The blisters on their feet burst, but the skin on the soles of the feet gradually hardened. By then all of them were walking with their sandals slung around their neck. At times the girls would race ahead and set themselves in the grass and weeds, squealing with excitement, as they awaited the others. Marcellus would be in eager pursuit of them.

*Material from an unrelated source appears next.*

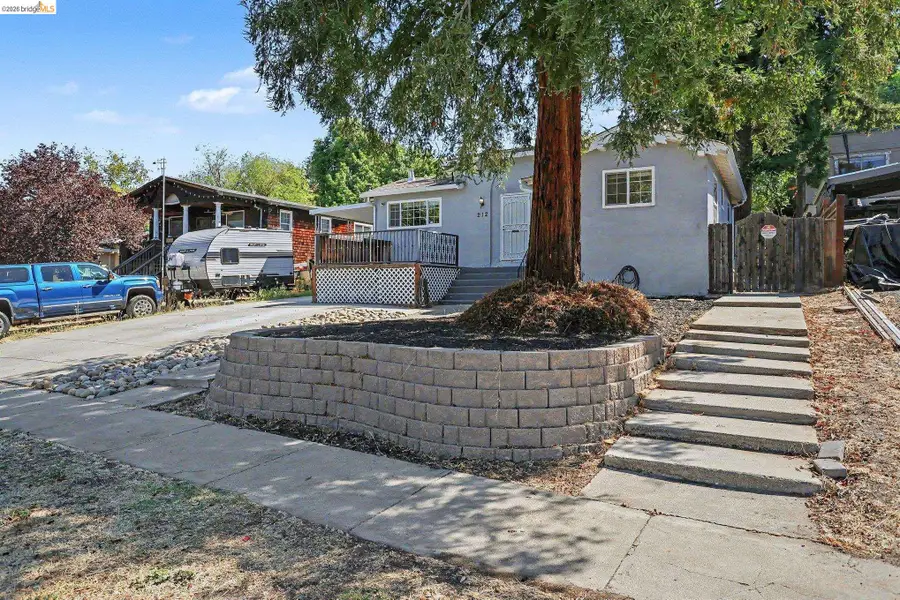 212 Wellington, Concord, CA 94520 - #2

On the Sabbath it was forbidden to do work of any kind, including journeying by foot, so Uri marked out a distance of one hundred paces beyond which the children were not allowed to move, but the girls cried so hard that he allowed two hundred. Irene then went off two hundred paces from the bush under which they had settled and climbed up into a tree, on a branch of which she obstinately spent the rest of the day. Uri tried to coax her down by whistling to her but the rebellion was in earnest, with Marcellus and Eulogia jumping with joy and Hagar irately asserting that making music was also forbidden on the Sabbath, though Uri was of the opinion that whistling did not amount to working but was rather a prayer without words, and that was allowed. Hagar grouchily stomped off to one side.

They resumed marching until Uri all of a sudden sensed rather than saw that they were proceeding on what seemed like familiar soil. He halted.

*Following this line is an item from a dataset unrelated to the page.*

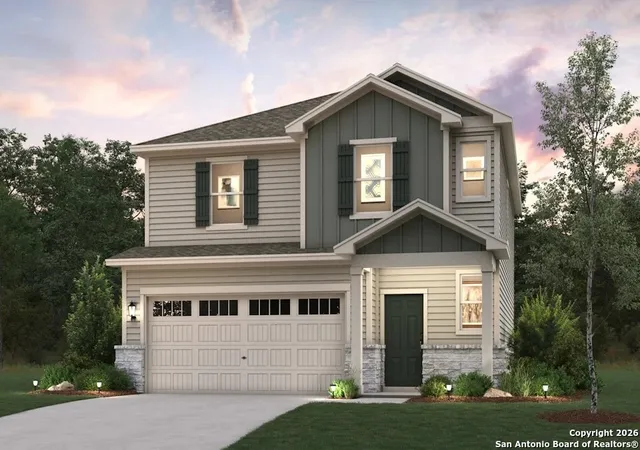 1st image of 4826 Sahara Vlys, San Antonio, TX 78222 | MLS# 1931960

That agreeable family with whom the delegation had been given lodging lived somewhere near there. He told his own family so: he had acquaintances there: happy, friendly people who made everything for themselves — sowing the soil, tending fruit-trees, shearing sheep, as well as spinning and weaving — he was quite sure they would be put up there.

Some buildings could be seen at the foot of the hill they had just summited: Uri shouted out that this was it.

Theo raced down the hill, with Marcellus hurrying after him. Uri and the women slowly caught up.

Four big, burnt-out houses stood next to one another, and sooty stones were all that was left; there was no sign of any roofing and the main beams were all charred. Any furniture had either been removed or had been burned to ashes. Where the stables had stood the ground was dark and greasy; in the former gardens only weeds pushed up through the soil.

“Jews were living in just one of the houses,” said Uri, by way of indicating that it was not only Jews who had been overtaken by the same fate.